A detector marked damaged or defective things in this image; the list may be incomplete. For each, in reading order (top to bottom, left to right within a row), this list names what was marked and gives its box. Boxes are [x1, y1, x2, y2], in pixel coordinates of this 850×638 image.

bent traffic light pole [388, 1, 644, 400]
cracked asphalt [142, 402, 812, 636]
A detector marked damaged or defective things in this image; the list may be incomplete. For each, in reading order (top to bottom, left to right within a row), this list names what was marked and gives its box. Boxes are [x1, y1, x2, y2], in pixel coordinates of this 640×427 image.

◇ ◇ ◇

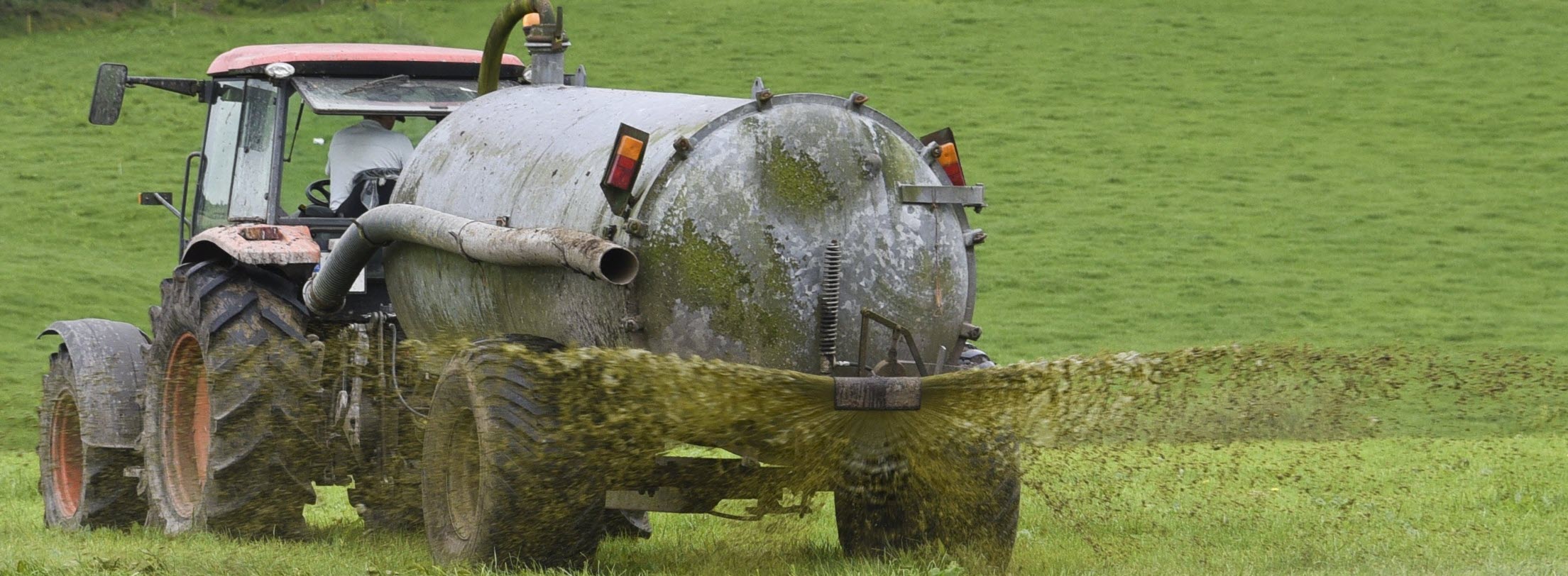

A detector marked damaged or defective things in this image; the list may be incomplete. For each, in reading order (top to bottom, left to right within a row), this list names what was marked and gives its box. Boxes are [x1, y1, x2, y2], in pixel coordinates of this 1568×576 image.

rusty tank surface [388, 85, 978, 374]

◇ ◇ ◇

What you need to do: All that should be written out is the stretch of lines above between the one holding "this 850×638 image." and the one holding "this 640×427 image.", inclusive, exactly as given.

Final answer:
A detector marked damaged or defective things in this image; the list may be incomplete. For each, in reading order (top to bottom, left to right within a row), this list names what was marked and gives its box. Boxes are [x1, y1, x2, y2], in pixel coordinates of this 850×638 image.

bent traffic light pole [388, 1, 644, 400]
cracked asphalt [142, 402, 812, 636]
A detector marked damaged or defective things in this image; the list may be incomplete. For each, in reading order (top to bottom, left to right within a row), this list names what was marked and gives its box. Boxes are [x1, y1, x2, y2], in pixel coordinates of this 640×427 image.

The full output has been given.